BEGIN

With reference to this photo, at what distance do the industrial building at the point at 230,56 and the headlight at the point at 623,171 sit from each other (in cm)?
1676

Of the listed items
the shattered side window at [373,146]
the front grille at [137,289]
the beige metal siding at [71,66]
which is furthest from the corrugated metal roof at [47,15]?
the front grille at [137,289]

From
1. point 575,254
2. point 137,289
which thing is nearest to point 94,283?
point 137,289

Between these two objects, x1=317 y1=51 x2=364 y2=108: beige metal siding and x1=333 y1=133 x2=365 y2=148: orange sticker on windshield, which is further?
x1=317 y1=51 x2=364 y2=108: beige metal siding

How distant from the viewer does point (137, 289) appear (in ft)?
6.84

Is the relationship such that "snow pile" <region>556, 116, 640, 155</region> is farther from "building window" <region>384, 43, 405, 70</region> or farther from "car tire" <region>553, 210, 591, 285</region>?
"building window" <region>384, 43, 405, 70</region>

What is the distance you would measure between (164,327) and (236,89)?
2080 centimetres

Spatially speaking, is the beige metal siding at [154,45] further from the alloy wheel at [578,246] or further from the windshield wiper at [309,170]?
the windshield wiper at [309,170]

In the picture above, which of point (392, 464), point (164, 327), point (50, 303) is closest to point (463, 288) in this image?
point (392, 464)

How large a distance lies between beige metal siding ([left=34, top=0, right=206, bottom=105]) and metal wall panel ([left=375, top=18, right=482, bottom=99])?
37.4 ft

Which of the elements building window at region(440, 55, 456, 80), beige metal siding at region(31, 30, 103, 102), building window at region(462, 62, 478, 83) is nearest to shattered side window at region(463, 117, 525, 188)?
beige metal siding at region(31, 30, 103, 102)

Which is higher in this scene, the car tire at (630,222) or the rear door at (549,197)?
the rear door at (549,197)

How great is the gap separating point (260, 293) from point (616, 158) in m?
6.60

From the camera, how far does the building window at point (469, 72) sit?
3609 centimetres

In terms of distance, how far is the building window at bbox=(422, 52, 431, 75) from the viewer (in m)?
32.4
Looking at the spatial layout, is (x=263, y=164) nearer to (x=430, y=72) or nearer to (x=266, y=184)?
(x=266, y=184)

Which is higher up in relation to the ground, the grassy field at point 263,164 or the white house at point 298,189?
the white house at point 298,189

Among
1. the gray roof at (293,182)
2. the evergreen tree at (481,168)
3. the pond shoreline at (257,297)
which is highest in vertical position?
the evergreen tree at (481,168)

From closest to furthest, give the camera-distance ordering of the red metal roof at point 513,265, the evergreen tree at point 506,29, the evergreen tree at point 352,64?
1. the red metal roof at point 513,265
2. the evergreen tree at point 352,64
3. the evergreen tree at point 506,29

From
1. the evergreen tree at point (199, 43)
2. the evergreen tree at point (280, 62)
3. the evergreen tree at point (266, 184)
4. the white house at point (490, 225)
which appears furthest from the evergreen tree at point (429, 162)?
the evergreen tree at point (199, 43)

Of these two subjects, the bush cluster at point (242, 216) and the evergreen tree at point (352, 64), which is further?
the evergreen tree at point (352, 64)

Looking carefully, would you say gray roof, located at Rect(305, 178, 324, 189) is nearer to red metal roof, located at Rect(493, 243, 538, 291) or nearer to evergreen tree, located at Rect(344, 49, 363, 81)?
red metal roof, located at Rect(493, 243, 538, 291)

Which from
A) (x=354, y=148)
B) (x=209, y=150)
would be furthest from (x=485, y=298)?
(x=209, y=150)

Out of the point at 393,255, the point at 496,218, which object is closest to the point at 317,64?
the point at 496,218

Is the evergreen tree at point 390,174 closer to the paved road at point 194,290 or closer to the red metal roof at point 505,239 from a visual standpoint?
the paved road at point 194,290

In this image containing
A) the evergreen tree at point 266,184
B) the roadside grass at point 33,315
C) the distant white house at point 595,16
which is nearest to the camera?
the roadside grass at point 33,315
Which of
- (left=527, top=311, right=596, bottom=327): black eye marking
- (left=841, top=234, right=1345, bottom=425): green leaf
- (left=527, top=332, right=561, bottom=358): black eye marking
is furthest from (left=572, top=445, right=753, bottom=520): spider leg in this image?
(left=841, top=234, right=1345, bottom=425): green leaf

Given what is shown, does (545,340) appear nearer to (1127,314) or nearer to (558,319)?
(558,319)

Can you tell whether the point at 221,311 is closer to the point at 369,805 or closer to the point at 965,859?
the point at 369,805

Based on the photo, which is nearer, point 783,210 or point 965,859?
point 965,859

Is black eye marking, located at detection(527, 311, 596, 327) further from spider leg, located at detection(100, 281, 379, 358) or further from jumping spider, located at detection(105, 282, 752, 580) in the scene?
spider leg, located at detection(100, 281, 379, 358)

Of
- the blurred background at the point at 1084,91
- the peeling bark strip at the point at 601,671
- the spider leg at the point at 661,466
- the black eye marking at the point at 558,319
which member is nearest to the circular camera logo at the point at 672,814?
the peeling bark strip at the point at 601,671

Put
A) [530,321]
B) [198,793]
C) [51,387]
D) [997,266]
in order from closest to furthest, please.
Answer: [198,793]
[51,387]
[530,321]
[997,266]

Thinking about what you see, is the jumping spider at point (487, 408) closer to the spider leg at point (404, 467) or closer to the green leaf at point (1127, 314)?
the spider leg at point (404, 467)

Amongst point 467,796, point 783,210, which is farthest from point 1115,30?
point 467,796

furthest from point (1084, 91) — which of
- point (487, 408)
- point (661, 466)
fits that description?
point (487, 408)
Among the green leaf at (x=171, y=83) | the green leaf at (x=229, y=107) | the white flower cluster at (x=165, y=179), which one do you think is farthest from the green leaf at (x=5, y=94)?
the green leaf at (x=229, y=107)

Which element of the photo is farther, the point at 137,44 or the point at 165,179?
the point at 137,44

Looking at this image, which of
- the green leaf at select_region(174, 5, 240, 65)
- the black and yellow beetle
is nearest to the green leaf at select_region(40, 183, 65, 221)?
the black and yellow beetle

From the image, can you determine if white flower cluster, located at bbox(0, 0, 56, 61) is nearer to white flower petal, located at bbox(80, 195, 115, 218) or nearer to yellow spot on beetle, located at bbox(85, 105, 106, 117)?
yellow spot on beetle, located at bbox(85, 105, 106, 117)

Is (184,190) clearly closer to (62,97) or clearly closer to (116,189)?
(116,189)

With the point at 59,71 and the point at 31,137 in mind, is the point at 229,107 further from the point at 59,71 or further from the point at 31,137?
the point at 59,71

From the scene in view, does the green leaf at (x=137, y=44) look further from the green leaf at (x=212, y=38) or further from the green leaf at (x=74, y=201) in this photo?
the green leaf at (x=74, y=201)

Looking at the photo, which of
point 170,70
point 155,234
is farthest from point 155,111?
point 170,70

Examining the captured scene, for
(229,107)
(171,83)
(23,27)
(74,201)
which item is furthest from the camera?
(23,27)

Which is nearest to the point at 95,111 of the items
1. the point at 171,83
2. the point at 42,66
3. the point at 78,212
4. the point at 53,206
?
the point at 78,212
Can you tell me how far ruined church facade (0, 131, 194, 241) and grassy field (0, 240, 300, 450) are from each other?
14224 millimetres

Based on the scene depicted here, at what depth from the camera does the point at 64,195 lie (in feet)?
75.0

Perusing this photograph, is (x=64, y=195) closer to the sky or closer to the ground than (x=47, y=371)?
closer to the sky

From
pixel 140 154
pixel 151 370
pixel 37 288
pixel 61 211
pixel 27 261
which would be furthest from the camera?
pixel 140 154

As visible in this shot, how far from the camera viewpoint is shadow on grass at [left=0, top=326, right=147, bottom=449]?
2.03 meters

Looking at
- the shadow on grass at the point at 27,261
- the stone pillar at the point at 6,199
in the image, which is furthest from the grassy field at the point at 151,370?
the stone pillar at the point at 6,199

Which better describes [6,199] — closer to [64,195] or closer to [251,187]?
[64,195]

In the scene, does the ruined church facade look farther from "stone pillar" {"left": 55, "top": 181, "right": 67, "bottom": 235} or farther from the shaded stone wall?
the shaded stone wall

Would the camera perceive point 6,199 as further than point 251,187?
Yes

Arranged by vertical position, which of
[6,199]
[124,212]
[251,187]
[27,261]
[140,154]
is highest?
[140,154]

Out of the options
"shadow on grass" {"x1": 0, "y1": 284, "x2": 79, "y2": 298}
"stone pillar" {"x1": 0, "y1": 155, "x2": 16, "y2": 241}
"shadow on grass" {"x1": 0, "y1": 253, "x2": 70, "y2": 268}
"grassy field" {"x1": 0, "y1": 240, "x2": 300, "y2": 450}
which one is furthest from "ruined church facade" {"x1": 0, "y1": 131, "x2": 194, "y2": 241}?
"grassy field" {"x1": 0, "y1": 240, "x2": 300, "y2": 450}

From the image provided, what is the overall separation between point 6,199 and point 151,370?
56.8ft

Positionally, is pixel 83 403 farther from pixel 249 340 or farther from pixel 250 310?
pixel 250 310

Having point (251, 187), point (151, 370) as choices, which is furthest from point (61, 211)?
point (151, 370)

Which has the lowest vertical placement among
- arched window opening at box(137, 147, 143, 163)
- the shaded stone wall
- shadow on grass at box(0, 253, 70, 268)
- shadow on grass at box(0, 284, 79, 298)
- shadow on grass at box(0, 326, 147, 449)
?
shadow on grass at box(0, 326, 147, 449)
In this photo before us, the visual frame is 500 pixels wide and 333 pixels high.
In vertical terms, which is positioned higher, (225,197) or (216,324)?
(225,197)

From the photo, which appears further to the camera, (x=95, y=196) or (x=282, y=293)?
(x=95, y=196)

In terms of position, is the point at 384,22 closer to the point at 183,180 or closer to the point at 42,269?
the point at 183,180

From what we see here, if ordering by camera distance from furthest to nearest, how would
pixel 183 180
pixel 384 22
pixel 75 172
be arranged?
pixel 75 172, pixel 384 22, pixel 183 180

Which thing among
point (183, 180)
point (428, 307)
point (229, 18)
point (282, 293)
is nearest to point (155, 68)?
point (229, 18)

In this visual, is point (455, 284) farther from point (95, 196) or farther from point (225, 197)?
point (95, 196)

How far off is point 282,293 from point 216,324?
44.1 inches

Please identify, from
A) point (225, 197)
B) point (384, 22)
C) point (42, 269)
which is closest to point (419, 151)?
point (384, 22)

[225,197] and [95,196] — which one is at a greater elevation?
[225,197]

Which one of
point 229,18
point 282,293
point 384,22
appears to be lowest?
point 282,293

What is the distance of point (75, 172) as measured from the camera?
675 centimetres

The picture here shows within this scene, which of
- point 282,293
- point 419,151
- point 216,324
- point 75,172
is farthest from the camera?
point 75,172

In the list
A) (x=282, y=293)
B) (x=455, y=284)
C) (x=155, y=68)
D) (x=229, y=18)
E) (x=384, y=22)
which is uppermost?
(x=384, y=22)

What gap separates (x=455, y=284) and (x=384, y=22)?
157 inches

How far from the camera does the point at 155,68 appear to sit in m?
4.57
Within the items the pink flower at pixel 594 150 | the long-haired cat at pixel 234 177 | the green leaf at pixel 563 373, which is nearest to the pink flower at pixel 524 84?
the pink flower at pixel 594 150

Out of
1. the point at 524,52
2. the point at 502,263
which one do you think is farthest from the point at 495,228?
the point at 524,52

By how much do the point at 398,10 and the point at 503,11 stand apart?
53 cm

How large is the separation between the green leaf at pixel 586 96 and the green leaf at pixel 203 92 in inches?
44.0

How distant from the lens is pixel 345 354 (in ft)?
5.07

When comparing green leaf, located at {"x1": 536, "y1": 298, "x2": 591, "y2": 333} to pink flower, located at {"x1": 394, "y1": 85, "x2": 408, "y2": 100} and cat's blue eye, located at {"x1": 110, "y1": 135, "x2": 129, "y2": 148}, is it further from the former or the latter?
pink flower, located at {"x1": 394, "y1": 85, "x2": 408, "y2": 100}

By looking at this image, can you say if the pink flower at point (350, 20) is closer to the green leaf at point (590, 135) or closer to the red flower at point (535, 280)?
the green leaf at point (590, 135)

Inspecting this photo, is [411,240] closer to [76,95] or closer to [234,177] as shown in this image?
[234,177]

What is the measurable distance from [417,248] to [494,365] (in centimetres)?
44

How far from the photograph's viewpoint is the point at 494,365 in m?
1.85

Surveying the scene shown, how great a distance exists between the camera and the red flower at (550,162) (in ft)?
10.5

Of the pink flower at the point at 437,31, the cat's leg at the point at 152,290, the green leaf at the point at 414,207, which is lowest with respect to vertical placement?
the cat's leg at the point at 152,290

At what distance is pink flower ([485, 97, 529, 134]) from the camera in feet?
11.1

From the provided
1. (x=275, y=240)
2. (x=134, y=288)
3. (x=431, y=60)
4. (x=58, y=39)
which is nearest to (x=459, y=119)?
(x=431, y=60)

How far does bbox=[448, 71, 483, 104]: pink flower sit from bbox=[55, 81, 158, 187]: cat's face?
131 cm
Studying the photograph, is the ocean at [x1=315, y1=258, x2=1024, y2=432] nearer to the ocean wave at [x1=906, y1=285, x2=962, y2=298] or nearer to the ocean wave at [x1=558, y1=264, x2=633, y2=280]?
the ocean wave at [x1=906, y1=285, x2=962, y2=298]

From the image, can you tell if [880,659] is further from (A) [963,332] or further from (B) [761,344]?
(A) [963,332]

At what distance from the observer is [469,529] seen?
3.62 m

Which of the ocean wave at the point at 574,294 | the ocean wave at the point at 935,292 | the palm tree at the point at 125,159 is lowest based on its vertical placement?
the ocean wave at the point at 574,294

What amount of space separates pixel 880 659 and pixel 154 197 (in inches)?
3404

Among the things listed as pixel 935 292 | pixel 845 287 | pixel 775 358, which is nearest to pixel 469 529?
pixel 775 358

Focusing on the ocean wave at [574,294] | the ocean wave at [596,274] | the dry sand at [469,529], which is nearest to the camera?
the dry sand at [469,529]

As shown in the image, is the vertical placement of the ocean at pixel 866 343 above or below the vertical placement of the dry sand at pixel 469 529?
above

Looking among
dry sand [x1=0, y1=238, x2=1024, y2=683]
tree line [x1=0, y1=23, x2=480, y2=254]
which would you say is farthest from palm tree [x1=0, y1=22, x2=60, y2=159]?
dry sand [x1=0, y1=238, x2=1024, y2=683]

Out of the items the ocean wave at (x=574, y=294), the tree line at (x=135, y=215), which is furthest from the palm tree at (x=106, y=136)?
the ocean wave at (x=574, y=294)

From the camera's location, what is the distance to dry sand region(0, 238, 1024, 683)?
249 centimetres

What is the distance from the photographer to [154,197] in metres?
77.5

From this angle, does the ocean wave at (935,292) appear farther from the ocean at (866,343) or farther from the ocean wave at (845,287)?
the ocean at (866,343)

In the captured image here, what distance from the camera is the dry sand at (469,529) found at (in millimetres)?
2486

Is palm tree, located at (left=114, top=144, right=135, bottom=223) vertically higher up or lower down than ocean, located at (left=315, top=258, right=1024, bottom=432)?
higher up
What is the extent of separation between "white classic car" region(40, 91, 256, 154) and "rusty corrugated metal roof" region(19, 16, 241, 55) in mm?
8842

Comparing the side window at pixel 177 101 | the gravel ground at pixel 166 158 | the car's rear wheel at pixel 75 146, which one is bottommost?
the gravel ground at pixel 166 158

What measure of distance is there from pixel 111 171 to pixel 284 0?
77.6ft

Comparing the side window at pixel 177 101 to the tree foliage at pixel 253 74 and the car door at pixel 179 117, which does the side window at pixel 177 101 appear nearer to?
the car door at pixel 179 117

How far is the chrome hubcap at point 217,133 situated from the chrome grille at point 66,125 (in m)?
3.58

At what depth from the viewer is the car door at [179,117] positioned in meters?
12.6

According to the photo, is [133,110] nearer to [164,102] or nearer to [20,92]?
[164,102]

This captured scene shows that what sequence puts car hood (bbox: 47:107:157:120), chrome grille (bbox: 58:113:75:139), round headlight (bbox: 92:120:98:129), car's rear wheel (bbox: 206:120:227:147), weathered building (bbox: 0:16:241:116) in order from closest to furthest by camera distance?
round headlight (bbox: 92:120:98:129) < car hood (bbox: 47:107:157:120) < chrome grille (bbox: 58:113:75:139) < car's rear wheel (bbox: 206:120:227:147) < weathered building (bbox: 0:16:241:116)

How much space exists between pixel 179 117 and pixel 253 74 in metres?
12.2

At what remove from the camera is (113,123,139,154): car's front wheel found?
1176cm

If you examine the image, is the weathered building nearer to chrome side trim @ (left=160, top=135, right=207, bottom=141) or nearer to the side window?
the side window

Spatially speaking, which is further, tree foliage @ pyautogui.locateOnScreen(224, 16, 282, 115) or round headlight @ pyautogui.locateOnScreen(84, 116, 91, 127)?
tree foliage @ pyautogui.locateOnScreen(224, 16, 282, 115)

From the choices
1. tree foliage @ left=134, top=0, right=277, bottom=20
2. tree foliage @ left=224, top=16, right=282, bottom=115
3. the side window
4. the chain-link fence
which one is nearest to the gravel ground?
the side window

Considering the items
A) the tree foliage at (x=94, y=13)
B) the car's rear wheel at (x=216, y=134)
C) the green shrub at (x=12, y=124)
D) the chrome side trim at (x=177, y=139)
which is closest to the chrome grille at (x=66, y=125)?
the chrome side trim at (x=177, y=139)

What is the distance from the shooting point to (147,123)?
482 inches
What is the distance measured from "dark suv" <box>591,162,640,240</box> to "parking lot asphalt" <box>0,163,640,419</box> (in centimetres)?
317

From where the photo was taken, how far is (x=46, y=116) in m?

END

Reproduce the material word for word, beginning at the line that contains "What is the distance from the shooting" and stopping after the last line of the material.

What is the distance from the shooting point to (147,123)?
482 inches
What is the distance measured from "dark suv" <box>591,162,640,240</box> to "parking lot asphalt" <box>0,163,640,419</box> (in centimetres)?
317

From where the photo was taken, how far is (x=46, y=116) in m?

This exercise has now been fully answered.